§ SUPPLIED MATERIAL
>>>>>
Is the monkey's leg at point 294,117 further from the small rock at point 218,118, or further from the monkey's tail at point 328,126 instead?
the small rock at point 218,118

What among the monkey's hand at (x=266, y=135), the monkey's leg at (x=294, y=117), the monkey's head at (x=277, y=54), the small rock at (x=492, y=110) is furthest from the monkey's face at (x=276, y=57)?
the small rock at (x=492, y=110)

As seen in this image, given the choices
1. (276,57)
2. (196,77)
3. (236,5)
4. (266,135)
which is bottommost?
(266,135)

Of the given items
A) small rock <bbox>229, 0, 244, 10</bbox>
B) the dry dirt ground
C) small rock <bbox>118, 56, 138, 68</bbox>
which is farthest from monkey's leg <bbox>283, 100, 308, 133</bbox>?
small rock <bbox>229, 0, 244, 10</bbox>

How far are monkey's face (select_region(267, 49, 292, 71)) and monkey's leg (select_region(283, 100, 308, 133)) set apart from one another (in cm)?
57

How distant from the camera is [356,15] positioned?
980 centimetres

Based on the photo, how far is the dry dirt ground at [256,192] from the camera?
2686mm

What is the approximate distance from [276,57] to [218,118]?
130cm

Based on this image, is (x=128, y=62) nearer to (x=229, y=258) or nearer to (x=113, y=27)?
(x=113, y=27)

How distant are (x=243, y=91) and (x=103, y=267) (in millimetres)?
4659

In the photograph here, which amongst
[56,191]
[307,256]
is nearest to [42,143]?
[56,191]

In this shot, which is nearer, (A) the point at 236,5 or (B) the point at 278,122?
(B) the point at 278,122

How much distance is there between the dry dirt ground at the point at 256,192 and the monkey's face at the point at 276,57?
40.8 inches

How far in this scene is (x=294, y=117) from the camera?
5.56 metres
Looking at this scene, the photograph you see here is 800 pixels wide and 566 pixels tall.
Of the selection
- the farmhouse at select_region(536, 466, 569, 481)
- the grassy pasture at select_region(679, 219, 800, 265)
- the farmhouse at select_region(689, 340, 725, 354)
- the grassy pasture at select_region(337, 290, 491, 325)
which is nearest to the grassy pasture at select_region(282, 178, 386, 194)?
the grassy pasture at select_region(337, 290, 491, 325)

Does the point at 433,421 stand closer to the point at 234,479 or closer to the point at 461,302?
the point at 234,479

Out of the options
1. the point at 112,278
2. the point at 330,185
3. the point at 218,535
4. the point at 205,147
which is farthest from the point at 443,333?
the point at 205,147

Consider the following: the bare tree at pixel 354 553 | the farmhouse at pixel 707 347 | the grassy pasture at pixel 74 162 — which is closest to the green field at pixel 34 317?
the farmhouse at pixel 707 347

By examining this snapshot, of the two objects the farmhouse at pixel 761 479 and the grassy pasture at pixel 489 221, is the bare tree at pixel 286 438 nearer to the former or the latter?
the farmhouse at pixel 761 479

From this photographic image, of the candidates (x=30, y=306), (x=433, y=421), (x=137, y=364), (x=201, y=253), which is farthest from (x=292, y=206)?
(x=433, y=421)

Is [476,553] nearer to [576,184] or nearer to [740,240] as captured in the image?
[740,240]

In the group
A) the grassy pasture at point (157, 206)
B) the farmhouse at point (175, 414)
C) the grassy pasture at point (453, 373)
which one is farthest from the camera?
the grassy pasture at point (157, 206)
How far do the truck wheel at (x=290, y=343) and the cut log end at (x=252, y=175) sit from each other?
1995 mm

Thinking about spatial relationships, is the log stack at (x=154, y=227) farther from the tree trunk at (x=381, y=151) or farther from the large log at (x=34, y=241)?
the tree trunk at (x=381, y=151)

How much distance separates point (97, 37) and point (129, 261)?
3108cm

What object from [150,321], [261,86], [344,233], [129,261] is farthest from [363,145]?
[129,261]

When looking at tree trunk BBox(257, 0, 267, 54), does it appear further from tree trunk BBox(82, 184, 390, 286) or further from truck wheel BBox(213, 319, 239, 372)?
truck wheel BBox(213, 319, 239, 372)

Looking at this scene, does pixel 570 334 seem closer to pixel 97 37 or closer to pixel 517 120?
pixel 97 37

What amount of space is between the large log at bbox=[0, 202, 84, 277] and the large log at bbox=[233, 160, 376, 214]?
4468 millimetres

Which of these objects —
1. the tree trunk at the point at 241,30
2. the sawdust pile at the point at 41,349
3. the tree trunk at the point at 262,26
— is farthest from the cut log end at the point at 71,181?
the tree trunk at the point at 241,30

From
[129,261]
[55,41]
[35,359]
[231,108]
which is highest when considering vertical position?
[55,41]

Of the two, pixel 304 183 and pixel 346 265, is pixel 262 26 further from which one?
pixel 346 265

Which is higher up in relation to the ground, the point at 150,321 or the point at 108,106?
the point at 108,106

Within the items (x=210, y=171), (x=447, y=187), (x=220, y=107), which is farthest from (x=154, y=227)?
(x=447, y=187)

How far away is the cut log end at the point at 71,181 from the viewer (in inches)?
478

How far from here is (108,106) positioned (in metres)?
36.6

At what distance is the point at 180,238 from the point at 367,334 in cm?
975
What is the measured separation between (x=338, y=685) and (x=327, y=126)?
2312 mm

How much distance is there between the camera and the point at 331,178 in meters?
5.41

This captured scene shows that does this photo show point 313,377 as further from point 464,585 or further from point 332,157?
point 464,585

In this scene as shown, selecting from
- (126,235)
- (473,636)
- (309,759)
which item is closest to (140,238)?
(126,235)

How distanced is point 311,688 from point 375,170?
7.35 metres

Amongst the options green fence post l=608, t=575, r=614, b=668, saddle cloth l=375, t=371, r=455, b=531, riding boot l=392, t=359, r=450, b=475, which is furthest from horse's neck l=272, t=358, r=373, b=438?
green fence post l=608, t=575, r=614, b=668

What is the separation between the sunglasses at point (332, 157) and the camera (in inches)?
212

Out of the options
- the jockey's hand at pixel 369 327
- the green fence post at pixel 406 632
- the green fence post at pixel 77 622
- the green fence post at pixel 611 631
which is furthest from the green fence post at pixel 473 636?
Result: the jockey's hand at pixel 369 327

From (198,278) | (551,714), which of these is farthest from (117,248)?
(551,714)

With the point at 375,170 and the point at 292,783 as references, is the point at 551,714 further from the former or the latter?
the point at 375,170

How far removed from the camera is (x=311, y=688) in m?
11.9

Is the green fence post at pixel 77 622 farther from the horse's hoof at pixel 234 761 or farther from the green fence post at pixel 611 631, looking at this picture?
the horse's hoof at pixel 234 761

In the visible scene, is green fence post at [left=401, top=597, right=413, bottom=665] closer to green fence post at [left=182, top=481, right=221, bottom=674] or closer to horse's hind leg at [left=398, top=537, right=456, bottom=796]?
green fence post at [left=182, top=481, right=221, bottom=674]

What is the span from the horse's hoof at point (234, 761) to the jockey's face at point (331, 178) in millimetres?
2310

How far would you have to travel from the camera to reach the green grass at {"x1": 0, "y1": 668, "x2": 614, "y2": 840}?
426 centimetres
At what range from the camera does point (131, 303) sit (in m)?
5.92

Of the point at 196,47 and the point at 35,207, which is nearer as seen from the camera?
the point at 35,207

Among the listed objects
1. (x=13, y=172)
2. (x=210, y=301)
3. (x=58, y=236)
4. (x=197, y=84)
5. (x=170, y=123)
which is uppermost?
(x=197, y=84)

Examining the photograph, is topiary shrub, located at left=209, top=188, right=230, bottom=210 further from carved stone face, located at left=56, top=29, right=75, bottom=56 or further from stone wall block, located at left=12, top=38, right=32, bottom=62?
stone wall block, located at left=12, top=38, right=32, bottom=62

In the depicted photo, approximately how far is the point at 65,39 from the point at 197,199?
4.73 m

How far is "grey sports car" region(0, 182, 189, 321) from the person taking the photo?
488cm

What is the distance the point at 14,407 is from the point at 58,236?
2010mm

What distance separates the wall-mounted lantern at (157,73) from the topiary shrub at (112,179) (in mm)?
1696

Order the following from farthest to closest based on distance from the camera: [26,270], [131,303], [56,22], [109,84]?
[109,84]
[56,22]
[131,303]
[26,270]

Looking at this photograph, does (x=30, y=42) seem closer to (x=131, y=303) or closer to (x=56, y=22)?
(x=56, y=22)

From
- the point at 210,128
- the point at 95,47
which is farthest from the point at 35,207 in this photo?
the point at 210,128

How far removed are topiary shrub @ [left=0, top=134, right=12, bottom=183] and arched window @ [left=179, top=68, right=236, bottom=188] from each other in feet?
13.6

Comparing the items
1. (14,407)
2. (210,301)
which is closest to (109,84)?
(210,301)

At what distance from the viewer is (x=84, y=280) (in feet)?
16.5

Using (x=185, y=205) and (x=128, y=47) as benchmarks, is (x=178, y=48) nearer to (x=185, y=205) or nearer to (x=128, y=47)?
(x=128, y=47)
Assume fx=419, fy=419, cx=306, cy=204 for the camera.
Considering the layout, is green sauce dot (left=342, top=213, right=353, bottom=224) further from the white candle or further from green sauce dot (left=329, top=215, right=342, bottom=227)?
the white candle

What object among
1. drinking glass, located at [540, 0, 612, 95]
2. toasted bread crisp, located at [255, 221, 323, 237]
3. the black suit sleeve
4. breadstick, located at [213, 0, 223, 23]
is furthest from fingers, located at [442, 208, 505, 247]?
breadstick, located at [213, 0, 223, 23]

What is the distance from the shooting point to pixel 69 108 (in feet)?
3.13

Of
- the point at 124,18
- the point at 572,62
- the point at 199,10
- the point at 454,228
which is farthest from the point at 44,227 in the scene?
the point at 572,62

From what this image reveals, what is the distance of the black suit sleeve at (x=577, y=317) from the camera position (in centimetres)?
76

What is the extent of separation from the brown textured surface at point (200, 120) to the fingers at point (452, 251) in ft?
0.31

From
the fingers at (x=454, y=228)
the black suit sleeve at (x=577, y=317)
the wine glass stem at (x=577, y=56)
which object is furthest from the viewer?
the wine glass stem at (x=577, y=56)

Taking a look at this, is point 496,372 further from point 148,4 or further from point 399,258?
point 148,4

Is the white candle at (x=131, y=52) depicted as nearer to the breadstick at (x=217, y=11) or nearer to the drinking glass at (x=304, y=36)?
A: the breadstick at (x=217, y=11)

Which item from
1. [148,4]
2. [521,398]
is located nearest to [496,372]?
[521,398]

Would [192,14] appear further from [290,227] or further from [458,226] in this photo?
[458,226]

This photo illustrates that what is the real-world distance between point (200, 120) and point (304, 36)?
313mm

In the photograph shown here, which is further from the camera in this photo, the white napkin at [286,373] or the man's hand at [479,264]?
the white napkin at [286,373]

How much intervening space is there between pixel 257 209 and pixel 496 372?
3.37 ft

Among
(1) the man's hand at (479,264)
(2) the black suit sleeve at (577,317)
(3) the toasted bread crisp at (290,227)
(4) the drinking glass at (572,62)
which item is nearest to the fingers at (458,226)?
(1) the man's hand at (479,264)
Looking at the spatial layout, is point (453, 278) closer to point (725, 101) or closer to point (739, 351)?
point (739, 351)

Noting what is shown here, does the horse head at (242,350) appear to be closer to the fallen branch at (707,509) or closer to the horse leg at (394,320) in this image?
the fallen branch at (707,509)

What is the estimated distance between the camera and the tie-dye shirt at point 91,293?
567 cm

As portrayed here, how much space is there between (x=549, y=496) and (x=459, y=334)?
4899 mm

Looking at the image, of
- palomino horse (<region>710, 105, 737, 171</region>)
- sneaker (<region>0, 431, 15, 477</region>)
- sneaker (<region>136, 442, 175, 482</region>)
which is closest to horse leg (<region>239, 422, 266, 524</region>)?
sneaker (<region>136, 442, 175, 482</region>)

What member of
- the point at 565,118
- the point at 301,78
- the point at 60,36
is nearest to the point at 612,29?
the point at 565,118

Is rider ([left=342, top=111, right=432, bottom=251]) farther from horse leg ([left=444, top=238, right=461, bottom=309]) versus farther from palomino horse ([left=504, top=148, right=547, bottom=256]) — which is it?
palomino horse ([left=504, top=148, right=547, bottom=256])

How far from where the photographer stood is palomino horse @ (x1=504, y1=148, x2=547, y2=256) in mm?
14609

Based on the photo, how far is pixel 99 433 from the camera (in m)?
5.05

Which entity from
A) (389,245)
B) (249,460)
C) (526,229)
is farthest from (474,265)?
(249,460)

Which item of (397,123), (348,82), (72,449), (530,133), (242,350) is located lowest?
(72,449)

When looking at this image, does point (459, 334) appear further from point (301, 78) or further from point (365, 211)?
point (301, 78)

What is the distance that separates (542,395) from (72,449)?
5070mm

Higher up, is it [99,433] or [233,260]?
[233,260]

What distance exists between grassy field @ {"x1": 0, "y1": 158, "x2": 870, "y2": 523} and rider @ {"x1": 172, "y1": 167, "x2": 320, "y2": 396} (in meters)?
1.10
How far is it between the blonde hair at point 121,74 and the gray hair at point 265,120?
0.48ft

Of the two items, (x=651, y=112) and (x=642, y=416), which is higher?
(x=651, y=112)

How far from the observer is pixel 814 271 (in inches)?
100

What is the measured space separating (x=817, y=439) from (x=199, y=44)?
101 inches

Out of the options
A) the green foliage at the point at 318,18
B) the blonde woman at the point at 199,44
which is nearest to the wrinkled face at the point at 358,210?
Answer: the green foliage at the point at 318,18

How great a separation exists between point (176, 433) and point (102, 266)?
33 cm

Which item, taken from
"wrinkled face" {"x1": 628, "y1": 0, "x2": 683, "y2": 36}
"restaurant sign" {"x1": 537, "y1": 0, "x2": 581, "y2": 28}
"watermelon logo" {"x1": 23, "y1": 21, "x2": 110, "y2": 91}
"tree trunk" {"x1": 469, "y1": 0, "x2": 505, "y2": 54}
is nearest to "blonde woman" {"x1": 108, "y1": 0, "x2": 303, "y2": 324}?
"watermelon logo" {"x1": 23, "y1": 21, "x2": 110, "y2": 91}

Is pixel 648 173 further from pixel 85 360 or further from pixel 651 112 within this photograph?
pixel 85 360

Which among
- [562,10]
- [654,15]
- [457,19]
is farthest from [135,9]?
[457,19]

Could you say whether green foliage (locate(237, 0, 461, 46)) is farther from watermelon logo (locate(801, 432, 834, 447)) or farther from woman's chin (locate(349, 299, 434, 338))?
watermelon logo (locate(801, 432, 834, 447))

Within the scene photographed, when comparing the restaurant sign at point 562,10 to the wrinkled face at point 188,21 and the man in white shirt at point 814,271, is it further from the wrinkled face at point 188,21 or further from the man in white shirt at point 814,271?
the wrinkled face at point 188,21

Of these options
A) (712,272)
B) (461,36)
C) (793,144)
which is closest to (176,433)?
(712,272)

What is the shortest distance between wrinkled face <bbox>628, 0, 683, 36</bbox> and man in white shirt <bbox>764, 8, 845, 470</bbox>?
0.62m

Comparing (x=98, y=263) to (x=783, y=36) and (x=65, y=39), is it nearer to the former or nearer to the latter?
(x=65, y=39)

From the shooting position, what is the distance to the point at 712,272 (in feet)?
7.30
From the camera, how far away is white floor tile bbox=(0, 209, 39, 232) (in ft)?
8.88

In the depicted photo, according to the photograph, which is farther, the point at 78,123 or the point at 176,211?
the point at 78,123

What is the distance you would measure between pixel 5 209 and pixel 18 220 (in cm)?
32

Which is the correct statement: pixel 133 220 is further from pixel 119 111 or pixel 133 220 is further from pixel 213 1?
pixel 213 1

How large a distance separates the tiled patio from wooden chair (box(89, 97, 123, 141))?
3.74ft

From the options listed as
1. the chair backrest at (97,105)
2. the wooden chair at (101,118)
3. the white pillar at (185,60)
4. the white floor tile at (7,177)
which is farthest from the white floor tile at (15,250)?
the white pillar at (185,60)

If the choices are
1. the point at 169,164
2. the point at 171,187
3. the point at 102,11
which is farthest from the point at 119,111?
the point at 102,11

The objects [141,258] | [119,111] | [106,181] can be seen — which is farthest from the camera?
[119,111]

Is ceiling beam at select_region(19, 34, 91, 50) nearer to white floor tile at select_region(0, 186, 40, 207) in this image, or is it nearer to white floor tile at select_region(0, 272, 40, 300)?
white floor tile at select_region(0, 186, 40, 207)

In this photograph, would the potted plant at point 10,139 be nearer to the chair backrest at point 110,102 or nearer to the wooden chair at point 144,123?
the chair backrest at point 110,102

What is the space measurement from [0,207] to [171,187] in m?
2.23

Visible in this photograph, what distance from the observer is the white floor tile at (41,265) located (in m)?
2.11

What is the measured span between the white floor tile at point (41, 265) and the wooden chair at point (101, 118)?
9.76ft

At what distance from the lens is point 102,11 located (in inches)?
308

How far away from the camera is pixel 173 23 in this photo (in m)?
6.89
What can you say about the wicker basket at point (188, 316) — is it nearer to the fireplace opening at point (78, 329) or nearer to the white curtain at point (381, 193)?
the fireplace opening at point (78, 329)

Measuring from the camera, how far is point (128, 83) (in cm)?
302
<<<<<
§ PROBLEM REQUIREMENTS
Can you lay out the stretch of the material from its first line through the line containing "980 centimetres" as a JSON list of strings, one string per line, with blank lines left out?

§ ANSWER BELOW
[
  "Is the monkey's leg at point 294,117 further from the small rock at point 218,118, or further from the monkey's tail at point 328,126 instead?",
  "the small rock at point 218,118",
  "What among the monkey's hand at (x=266, y=135), the monkey's leg at (x=294, y=117), the monkey's head at (x=277, y=54), the small rock at (x=492, y=110) is furthest from the monkey's face at (x=276, y=57)?",
  "the small rock at (x=492, y=110)",
  "As seen in this image, given the choices",
  "1. (276,57)",
  "2. (196,77)",
  "3. (236,5)",
  "4. (266,135)",
  "which is bottommost?",
  "(266,135)",
  "Of the given items",
  "A) small rock <bbox>229, 0, 244, 10</bbox>",
  "B) the dry dirt ground",
  "C) small rock <bbox>118, 56, 138, 68</bbox>",
  "which is farthest from monkey's leg <bbox>283, 100, 308, 133</bbox>?",
  "small rock <bbox>229, 0, 244, 10</bbox>",
  "How far are monkey's face (select_region(267, 49, 292, 71)) and monkey's leg (select_region(283, 100, 308, 133)) set apart from one another (in cm)?",
  "57",
  "How distant from the camera is [356,15] positioned?",
  "980 centimetres"
]